# Document text
• • • • •

This brings us, finally, to the greatest of God’s plans to resolve his problem: to draw nearer to us as one of us. To even skin his own knee. To live out intimacy in an unmissably personal way. The first 13 chapters of John’s Gospel tell that story by revealing God, in the Person of Jesus, living and eating and laughing and traveling with his friends. Healing others so those closest to him might trust him with their own wounds. Feeding others so his friends might believe they, too, can be fed. And, as we saw last week, serving his friends in the lowliest of ways–by washing their feet–just so they can finally believe that more than the kind of “honor” that keeps him at arm’s length, their God wants them to allow him to love them. 

But for all the effectiveness of God’s plan to solve God’s problem up to this point, a major issue remains. Do you sense it around the corner? “It’s all fine and good for Jesus to have earned the trust of his closest friends… but I’m not one of them. If the God of the Universe had befriended me, I would trust him. I would believe in him. I would surely unclench my fingers from around my knee!” How can the intimacy of the living Jesus become intimacy to me?

In that last meal with his friends, this is the dance we see behind Jesus’s words: “what I’m doing for you is personal to you… and it is a promise to others. What I’m doing won’t make sense to you, at least for a little while. But I will help you understand in time. Please continue to trust me.” Nine times between chapter 14 and chapter 18, Jesus tells his friends not to be afraid. He does this because he knows that he will die… and what he is begging the disciples to do is to not give up on who they have discovered him to be: the plan to bring God near isn’t about to fail. It is about to expand.

• • • • •

(Items drawn from a data source)
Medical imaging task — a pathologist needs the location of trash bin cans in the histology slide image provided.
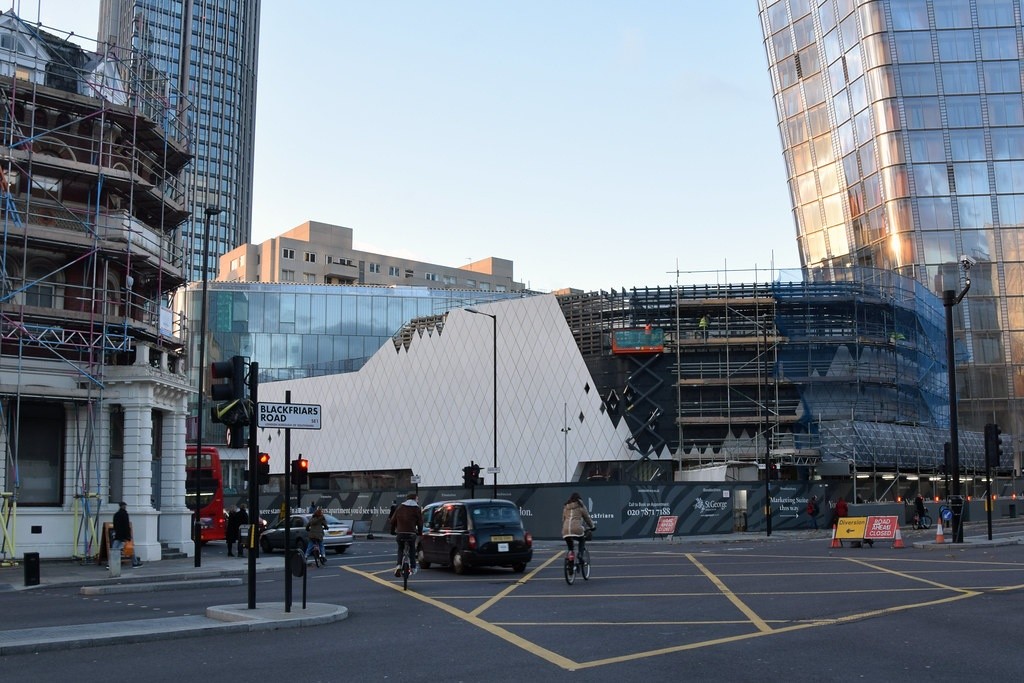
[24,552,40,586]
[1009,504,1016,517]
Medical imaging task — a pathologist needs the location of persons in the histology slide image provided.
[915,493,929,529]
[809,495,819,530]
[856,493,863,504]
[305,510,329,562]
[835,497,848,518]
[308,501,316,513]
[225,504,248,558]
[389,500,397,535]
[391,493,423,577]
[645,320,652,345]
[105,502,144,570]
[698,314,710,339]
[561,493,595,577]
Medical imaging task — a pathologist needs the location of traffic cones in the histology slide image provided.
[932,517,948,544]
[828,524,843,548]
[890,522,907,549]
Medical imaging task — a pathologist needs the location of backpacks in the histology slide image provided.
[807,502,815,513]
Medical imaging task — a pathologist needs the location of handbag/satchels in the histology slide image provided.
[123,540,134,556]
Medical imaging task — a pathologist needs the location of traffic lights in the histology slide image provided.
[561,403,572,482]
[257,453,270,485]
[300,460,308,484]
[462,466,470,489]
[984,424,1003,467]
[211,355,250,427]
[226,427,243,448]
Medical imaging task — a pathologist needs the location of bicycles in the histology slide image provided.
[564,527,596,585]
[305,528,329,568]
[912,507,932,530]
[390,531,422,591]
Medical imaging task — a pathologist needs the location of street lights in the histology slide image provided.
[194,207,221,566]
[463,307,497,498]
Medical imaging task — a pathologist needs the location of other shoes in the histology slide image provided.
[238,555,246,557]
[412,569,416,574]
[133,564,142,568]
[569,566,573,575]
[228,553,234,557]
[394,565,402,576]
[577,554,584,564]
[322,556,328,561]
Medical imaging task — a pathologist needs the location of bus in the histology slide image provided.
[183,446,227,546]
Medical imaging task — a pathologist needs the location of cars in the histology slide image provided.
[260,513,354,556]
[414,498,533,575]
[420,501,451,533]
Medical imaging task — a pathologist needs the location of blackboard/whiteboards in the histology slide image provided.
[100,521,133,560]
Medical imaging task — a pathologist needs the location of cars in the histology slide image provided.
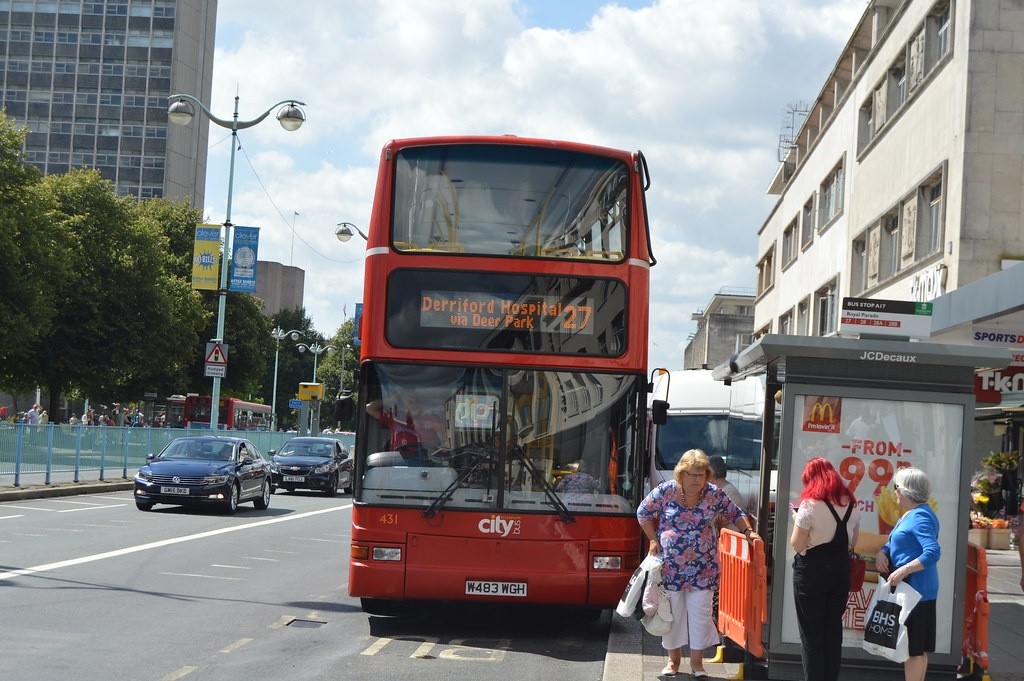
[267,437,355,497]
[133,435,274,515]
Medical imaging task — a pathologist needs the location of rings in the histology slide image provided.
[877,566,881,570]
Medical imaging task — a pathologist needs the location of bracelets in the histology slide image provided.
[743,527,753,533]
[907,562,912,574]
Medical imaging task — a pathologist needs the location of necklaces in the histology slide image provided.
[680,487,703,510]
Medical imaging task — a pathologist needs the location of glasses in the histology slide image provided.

• • • • •

# Problem to work on
From the passage on John's Gospel above, extract the part that opens with the words containing "This brings us, finally, to" and closes with "to love them.".

# Solution to the exercise
This brings us, finally, to the greatest of God’s plans to resolve his problem: to draw nearer to us as one of us. To even skin his own knee. To live out intimacy in an unmissably personal way. The first 13 chapters of John’s Gospel tell that story by revealing God, in the Person of Jesus, living and eating and laughing and traveling with his friends. Healing others so those closest to him might trust him with their own wounds. Feeding others so his friends might believe they, too, can be fed. And, as we saw last week, serving his friends in the lowliest of ways–by washing their feet–just so they can finally believe that more than the kind of “honor” that keeps him at arm’s length, their God wants them to allow him to love them.